Por: Luis Córdova
Cuando era niño, en la casa de mi abuela, todas las tardes se armaban discusiones sinfín sobre los temas triviales de la política, lo político y lo electoral.
Desconocía que, a fuerza de altisonancias, se configuraba en mis adentros una pasión que de alguna manera ha persistido siempre: la política (también como ciencia, jamás como entrenamiento).

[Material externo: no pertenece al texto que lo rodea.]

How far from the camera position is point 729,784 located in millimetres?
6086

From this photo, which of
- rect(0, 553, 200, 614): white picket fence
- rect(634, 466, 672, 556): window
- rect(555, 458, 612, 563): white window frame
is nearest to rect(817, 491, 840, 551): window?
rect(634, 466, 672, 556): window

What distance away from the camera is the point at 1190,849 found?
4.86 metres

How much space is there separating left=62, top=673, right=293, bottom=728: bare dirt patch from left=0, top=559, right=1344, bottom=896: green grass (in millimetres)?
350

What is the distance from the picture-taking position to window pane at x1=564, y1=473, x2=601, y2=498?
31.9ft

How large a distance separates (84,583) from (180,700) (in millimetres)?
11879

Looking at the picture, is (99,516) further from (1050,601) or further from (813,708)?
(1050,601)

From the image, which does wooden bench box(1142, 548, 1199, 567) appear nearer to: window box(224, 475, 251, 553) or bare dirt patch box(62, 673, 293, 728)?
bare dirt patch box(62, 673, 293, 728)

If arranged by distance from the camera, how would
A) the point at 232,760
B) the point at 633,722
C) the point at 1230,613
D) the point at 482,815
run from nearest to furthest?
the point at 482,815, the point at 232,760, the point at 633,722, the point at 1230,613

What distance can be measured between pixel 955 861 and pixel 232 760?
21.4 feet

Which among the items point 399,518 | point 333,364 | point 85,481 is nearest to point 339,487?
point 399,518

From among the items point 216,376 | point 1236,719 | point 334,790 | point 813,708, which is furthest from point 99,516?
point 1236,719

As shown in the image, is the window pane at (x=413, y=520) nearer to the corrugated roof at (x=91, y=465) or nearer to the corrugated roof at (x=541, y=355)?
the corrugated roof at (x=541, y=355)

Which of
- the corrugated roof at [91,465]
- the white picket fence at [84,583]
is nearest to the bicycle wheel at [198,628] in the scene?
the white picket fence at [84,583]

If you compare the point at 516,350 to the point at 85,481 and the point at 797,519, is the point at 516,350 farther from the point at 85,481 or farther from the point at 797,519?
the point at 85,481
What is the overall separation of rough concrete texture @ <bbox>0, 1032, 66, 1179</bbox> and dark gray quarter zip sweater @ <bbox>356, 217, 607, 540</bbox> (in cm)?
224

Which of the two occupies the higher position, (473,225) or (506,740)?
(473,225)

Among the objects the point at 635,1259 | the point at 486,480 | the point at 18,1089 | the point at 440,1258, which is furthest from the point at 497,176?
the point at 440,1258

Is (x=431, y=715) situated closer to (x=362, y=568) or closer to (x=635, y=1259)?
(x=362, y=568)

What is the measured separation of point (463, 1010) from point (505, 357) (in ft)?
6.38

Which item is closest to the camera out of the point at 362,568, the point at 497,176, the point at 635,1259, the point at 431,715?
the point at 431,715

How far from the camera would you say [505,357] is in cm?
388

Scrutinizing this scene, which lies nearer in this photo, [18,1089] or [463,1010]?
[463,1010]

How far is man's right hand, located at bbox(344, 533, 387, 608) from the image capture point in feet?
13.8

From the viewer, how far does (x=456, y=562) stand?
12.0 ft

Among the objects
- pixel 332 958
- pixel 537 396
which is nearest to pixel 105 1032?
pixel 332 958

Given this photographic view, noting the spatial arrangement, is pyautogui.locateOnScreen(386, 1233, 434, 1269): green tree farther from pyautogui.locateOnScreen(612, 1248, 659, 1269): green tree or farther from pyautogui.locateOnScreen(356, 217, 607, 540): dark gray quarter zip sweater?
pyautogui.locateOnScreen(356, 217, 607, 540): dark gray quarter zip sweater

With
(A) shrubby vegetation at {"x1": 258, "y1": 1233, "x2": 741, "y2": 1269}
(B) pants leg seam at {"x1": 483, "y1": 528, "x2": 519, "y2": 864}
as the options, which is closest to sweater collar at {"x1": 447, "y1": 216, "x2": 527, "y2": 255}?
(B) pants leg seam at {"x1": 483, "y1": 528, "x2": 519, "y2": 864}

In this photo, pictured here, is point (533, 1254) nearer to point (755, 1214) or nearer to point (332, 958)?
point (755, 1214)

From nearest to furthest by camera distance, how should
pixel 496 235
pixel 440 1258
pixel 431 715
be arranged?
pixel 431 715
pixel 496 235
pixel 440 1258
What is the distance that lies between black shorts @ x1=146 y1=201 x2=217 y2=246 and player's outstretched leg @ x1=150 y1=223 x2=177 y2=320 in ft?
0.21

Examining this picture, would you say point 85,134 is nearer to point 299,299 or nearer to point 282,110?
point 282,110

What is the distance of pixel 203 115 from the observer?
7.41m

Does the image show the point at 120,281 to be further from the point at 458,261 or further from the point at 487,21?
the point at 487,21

No podía ser de otro modo: mi madre (líder de sus sobrinas), discreta y vehemente, mantenía su militancia en un PLD muy reducido; recuerdo que ante la fiera adhesión balaguerista de su progenitora, prefería guardar en lugar seguro su boina morada y dejar en casa de una vecina y compañera las banderas asignadas para los actos de masa, famélica por entonces. Mi padre, por su lado, era de filiación emocional al PRD. Así que preferí, como pequeño rebelde, que mi preferencia estaba como el verdiblanco partido nuevo, seducido por una línea grafica renovada, y que a esa tierna edad bastaba para declararme como único miembro del PRI en toda la familia.
Crecer escuchando argumentos y guardando obligado silencio ante los temas de los adultos me formaron como un hombre prudente.
Quizás algunos “políticos”, dirigentes que no gobiernan ni sus emociones, deberían observar el sano consejo del campo: “cuando no se tiene nada que decir, es mejor hacer un buche de agua”.